▶ **Exercise data**:

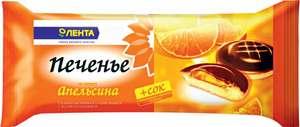 [Тула] Печенье ЛЕНТА бисквитное с желейной начинкой апельсин, Польша, 135 г
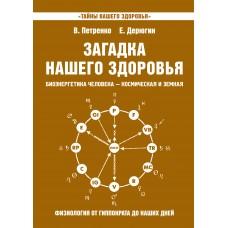 Загадка нашего здоровья. Кн. 8. 2-е изд.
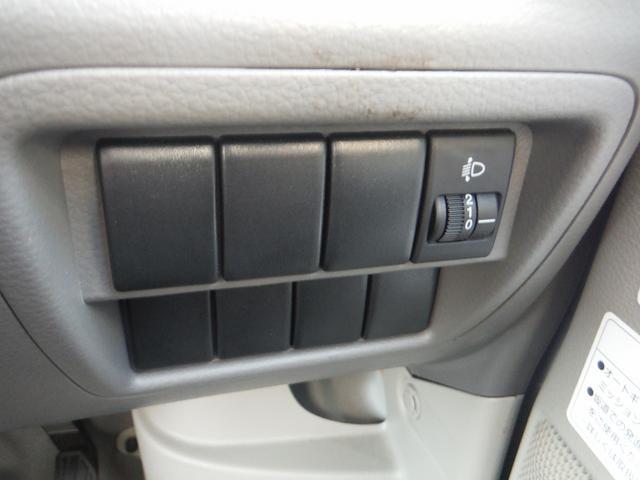 DX ハイルーフ・1オーナー・5AGS・純正メモリーナビ・フルセグTV・ブルートゥース・バックカメラ・ETC・キーレスエントリー・オーバーヘッドコンソール・両側スライド・フロアマット&ドアバイザー・禁煙車(36枚目)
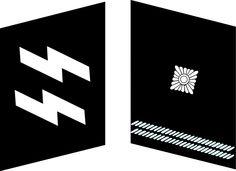 SS-Scharführer.svg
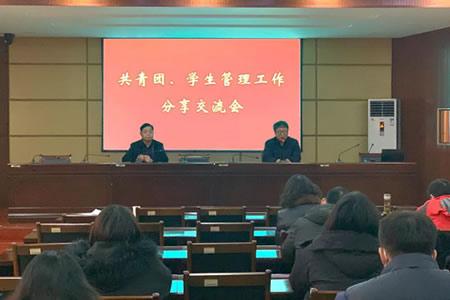 山东工业职业学院组织召开共青团、学生管理工作分享交流会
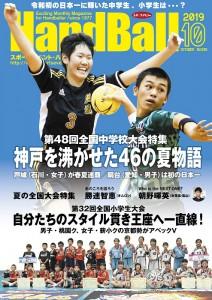 表紙:紺谷利紗(芦城中、左)、水谷優斗(扇台中)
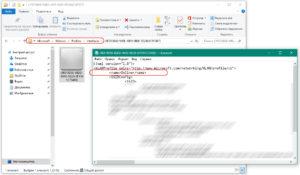 Внутри каждой папки собраны файлы xml, где можно найти имя и пароль для доступа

▶ **Problem to work on**:
Beginning with the line that holds "Загадка нашего здоровья. Кн. 8. 2-е изд.", output each line to the end of the material above, exactly, omitting the pictures.

▶ **Finished task**:
 Загадка нашего здоровья. Кн. 8. 2-е изд.
 DX ハイルーフ・1オーナー・5AGS・純正メモリーナビ・フルセグTV・ブルートゥース・バックカメラ・ETC・キーレスエントリー・オーバーヘッドコンソール・両側スライド・フロアマット&ドアバイザー・禁煙車(36枚目)
 SS-Scharführer.svg
 山东工业职业学院组织召开共青团、学生管理工作分享交流会
 表紙:紺谷利紗(芦城中、左)、水谷優斗(扇台中)
 Внутри каждой папки собраны файлы xml, где можно найти имя и пароль для доступа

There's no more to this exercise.